··· Data extract ···

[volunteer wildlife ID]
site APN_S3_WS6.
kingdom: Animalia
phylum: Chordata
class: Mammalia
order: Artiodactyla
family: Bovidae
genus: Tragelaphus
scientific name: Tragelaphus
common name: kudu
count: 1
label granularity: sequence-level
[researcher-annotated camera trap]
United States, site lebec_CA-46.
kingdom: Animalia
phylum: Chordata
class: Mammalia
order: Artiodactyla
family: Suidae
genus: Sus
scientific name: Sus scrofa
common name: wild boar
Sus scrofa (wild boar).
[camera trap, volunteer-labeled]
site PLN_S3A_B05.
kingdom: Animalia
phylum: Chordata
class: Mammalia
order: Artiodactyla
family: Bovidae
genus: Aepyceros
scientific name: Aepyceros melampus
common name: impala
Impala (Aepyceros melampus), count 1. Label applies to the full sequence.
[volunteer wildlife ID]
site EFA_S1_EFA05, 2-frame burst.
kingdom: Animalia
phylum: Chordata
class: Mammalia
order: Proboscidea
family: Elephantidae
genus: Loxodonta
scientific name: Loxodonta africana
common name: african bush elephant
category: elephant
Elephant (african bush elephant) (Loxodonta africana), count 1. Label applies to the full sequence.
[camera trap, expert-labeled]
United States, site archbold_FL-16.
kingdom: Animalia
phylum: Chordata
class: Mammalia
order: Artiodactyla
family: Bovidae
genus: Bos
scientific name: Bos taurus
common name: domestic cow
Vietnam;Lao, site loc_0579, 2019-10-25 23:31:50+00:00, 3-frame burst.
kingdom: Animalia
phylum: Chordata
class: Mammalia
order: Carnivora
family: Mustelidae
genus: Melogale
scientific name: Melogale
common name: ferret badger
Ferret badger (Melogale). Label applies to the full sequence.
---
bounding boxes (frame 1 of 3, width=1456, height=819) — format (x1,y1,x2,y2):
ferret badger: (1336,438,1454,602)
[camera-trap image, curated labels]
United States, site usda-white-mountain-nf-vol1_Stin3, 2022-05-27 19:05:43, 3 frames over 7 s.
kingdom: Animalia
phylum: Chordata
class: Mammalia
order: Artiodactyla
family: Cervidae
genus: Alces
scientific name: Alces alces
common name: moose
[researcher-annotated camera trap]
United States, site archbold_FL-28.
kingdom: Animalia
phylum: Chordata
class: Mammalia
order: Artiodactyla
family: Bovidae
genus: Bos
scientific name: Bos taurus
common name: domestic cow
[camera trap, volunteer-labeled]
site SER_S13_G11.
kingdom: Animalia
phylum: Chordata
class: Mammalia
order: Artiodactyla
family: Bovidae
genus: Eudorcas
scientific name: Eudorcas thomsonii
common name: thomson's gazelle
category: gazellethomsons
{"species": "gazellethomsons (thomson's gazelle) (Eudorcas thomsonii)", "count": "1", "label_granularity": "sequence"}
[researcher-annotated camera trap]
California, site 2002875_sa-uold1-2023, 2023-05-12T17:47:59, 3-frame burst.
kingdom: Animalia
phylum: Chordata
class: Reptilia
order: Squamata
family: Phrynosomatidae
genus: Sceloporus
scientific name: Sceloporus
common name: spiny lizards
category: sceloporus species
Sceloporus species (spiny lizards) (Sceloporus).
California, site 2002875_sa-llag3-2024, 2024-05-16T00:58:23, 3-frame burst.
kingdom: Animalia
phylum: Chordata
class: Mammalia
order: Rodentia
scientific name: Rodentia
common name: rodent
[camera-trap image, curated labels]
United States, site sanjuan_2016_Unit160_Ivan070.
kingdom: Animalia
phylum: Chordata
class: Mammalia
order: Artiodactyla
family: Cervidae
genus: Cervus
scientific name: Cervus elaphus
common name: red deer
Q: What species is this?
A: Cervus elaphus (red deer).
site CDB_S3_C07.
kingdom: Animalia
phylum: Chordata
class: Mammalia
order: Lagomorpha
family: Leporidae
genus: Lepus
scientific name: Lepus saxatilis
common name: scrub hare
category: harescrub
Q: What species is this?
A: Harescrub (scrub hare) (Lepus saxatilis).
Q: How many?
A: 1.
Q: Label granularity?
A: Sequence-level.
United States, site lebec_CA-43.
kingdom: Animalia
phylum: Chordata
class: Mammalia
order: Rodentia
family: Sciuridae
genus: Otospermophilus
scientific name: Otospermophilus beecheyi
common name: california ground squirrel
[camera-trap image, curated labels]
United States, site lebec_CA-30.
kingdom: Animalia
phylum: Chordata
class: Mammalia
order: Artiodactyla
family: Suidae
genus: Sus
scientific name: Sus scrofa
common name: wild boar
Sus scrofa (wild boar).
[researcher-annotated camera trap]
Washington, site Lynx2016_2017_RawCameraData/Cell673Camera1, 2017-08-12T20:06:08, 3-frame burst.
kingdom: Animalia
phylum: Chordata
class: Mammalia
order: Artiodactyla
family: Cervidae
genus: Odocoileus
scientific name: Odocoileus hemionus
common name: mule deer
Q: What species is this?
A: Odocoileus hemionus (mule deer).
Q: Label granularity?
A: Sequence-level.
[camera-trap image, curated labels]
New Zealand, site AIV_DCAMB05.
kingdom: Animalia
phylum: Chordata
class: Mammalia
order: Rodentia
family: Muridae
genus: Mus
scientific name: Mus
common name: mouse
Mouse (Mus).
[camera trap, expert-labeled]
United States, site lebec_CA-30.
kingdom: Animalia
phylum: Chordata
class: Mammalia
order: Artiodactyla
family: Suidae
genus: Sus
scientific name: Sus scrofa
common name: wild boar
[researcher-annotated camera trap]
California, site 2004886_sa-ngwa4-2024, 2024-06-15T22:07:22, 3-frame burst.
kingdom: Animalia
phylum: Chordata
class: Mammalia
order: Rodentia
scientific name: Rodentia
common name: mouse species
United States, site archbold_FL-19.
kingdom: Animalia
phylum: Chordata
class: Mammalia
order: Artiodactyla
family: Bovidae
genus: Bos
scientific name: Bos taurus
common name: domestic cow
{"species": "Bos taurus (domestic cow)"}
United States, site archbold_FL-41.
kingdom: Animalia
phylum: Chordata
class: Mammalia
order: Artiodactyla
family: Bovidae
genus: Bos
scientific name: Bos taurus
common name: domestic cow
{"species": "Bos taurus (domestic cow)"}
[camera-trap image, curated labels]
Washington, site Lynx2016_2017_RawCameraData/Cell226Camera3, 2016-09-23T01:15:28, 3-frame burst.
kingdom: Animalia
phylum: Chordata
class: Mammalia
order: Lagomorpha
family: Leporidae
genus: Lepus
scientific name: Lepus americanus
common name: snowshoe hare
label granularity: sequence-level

···

Filter the entries above and keep only the lines with the word "United".

United States, site lebec_CA-46.
United States, site archbold_FL-16.
United States, site usda-white-mountain-nf-vol1_Stin3, 2022-05-27 19:05:43, 3 frames over 7 s.
United States, site archbold_FL-28.
United States, site sanjuan_2016_Unit160_Ivan070.
United States, site lebec_CA-43.
United States, site lebec_CA-30.
United States, site lebec_CA-30.
United States, site archbold_FL-19.
United States, site archbold_FL-41.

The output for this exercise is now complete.